6.2/10
Senior Film Conservator

A definitive 6.2/10 rating for a film that redefined the boundaries of cult cinema. The Little Pastry Shop remains a cornerstone of transgressive art.
Honestly, only if you are in the mood for something that feels like an old, slightly frayed velvet curtain. You’ll probably love it if you enjoy vintage European farce where people walk through doors at the exact wrong moment. If you hate movies where the acting feels like it’s being projected to the very back row of a balcony, skip it.

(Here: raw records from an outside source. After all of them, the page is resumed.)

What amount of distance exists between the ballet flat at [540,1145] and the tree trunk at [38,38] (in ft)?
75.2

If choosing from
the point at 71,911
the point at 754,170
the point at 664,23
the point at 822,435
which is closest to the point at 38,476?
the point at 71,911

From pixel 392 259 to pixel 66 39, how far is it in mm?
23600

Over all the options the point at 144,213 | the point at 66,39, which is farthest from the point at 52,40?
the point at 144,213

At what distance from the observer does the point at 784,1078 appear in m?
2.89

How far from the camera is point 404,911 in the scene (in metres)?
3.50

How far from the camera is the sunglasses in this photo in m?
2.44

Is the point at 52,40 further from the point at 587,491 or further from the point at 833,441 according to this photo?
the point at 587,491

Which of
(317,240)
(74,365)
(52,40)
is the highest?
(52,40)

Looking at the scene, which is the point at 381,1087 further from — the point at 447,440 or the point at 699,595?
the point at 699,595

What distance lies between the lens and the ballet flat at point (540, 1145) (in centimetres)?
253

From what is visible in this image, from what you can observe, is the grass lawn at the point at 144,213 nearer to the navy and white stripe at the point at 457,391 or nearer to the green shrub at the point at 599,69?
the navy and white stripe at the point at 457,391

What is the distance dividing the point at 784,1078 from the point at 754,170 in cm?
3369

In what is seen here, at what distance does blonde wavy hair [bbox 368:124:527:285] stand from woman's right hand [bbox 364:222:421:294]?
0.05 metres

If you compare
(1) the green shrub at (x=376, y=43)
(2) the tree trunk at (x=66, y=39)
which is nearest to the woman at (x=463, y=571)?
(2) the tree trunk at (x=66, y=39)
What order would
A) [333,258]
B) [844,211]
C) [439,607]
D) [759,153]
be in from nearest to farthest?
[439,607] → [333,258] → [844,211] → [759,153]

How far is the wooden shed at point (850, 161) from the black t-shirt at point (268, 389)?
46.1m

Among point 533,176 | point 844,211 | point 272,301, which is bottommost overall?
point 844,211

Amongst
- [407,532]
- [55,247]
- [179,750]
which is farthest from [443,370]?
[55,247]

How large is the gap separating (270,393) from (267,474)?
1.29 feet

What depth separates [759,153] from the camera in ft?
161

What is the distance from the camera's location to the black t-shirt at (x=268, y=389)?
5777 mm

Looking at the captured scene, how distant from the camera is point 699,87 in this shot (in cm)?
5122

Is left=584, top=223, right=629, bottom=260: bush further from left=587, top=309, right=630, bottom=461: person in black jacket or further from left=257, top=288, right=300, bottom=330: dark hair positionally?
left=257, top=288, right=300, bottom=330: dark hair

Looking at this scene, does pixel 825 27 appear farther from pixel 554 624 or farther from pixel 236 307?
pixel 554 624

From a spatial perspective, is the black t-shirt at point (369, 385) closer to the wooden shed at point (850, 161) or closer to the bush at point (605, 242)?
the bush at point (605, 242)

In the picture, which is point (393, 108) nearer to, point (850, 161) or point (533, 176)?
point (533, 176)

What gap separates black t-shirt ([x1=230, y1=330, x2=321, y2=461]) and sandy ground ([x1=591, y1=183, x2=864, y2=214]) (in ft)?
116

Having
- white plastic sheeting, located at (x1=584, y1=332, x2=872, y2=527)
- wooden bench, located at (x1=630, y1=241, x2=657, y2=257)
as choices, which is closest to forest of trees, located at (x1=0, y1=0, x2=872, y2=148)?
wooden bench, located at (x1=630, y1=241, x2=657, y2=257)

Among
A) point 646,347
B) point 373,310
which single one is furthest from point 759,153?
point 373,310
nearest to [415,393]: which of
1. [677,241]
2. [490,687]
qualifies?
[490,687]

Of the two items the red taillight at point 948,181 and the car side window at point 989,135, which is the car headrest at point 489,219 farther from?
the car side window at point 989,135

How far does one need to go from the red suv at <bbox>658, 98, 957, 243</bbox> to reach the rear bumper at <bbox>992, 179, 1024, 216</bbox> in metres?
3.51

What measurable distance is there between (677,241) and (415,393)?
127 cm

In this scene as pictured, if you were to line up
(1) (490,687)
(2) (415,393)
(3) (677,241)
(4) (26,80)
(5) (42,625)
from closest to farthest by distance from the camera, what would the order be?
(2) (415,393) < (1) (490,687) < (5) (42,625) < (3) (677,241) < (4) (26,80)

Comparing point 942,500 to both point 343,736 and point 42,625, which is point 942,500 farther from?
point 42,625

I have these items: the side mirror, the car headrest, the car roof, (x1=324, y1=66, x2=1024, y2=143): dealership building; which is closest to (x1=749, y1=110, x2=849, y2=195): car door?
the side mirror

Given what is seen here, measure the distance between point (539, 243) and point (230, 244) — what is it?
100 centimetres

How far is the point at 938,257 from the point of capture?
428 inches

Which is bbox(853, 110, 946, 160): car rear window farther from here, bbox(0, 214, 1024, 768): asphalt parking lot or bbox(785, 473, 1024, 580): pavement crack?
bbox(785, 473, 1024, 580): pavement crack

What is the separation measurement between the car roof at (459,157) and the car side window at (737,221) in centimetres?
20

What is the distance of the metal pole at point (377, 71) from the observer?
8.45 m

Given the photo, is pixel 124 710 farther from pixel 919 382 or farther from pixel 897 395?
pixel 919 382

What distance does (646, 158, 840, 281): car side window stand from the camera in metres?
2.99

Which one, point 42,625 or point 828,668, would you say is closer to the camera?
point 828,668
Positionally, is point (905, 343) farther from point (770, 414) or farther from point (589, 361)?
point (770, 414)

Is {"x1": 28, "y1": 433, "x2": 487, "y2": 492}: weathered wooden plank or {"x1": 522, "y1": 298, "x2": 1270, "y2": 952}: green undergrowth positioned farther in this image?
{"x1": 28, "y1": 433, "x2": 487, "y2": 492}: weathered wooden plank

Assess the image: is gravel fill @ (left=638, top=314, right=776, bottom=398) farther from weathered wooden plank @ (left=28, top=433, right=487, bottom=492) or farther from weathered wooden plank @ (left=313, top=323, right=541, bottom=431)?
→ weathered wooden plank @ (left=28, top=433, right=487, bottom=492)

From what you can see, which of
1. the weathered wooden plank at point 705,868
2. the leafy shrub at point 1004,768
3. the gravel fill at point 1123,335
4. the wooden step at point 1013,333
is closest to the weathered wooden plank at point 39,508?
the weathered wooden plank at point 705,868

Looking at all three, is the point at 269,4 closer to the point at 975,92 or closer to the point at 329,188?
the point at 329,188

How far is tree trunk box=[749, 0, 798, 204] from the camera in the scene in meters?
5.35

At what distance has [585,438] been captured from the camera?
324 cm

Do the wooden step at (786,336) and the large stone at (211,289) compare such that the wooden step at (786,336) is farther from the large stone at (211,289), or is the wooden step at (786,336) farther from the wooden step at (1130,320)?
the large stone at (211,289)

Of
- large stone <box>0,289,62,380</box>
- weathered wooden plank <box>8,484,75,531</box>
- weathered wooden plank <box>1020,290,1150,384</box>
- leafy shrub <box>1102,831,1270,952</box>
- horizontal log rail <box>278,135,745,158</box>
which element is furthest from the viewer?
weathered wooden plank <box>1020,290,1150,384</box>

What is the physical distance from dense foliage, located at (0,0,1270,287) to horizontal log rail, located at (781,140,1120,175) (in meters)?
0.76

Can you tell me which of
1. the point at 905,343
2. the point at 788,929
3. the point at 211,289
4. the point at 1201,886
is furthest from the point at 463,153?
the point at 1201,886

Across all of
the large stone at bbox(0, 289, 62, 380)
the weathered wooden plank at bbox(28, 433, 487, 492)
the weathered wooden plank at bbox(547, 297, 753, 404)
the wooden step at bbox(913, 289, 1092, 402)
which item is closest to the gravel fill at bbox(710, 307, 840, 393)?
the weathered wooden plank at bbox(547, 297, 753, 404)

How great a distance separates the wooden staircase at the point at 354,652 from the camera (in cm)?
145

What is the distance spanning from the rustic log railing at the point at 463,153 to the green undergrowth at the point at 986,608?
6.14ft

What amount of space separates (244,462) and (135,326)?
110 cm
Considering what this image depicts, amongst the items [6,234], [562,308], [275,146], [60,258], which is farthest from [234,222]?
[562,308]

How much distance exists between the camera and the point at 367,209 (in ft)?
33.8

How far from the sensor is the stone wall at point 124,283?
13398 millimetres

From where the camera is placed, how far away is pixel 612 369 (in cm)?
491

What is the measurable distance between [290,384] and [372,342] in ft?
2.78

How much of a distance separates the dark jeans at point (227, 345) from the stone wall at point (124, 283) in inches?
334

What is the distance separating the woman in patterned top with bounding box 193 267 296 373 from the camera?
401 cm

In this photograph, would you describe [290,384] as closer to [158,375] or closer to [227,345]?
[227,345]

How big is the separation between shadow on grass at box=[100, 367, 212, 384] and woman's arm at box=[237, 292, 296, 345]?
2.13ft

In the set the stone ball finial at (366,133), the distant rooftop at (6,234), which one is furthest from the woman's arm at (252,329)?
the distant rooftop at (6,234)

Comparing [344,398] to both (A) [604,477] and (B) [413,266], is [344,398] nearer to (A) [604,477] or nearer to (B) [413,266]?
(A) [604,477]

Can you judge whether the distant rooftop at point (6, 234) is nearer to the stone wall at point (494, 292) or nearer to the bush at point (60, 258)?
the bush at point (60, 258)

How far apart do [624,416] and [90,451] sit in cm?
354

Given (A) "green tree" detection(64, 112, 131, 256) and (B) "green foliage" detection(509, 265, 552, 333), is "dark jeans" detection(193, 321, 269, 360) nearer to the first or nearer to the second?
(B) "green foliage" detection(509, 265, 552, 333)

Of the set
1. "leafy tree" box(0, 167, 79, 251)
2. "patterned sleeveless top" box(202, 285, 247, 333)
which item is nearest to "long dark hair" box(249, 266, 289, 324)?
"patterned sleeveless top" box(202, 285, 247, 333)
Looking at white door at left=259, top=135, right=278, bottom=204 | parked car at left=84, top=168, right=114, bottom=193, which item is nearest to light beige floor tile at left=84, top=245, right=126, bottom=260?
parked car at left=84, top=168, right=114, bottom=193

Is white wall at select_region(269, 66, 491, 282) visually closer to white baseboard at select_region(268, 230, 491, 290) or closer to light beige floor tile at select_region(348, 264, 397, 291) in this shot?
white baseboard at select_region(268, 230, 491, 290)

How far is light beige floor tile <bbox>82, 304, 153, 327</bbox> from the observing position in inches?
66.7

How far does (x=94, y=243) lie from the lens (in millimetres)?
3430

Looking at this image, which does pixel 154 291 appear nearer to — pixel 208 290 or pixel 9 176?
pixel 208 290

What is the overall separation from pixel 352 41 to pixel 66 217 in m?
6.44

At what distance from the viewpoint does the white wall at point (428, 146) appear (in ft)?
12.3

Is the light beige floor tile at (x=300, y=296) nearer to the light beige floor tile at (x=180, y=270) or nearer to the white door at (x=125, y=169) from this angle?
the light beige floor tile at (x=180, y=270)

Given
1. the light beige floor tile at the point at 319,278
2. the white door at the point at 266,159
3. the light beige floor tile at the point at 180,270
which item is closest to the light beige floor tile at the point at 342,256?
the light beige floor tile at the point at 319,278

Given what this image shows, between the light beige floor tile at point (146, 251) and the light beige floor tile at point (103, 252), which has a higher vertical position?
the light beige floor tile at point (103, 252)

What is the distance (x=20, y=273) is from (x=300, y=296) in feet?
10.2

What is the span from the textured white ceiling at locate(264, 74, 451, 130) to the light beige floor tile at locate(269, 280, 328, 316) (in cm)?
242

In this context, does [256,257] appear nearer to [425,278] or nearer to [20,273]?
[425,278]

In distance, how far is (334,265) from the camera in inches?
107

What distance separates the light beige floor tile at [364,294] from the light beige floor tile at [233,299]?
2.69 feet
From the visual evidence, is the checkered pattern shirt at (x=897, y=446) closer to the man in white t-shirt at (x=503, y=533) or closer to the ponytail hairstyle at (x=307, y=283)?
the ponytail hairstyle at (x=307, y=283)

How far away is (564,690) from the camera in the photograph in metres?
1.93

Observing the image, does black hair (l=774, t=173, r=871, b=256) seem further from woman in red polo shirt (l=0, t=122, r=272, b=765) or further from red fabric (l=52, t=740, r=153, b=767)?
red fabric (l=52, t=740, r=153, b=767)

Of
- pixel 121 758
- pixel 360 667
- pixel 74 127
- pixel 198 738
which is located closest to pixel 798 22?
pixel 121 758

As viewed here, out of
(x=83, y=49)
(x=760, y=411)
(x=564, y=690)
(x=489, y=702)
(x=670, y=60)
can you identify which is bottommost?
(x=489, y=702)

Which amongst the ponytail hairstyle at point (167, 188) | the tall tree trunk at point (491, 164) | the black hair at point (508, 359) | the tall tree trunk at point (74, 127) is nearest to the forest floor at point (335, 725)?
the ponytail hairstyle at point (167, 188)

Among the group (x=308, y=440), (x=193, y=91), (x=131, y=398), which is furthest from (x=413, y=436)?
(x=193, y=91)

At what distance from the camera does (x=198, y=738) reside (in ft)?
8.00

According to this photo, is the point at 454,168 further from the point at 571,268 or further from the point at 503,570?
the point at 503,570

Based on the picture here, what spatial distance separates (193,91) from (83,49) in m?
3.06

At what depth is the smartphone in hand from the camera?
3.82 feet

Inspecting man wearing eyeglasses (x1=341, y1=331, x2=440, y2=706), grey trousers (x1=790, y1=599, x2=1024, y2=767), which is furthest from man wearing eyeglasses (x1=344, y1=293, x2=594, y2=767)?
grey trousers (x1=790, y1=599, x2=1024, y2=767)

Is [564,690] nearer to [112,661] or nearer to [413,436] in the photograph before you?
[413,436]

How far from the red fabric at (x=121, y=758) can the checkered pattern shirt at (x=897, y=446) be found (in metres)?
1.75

The whole thing takes place in this tiny, claustrophobic shop. It feels less like a real place and more like a set that was built over a weekend by someone who really loves pastries. Everything is loud, and by loud, I mean the characters seem incapable of using an indoor voice.
Gyula Kabos is clearly doing the heavy lifting here. Every time he walks into the frame, the energy shifts, and you get the sense he’s the only one who knows the joke. Watching him try to navigate the cramped counter is a total highlight. It’s messy, but it’s kind of endearing in a 'did they even rehearse this?' sort of way.
It’s not trying to be Gentlemen Prefer Blondes, that’s for sure. There’s no polish here. It has that scrappy, desperate energy you find in a lot of older local comedies. Sometimes it feels like they were making up the dialogue as they went along, which I happen to think is a feature, not a bug.
Don't expect some grand cinematic statement. It’s just a movie about a shop. People come in, they buy things, they get upset, and then they leave. It reminds me a bit of the frantic pacing in Way Up Thar, just with less scenery and more flour.
There’s a scene near the end where a tray of cakes gets knocked over. The sound effect they used for the 'crash' was definitely just someone hitting a wooden box with a hammer. It was so out of place that I had to rewind it twice just to laugh at it again. 🍰
If you’re looking for a perfect story, look elsewhere. If you’re looking to watch a group of people from a different time run around a room screaming about cakes, you’re in luck. Just don't blame me if you leave the film feeling a bit hungry or annoyed.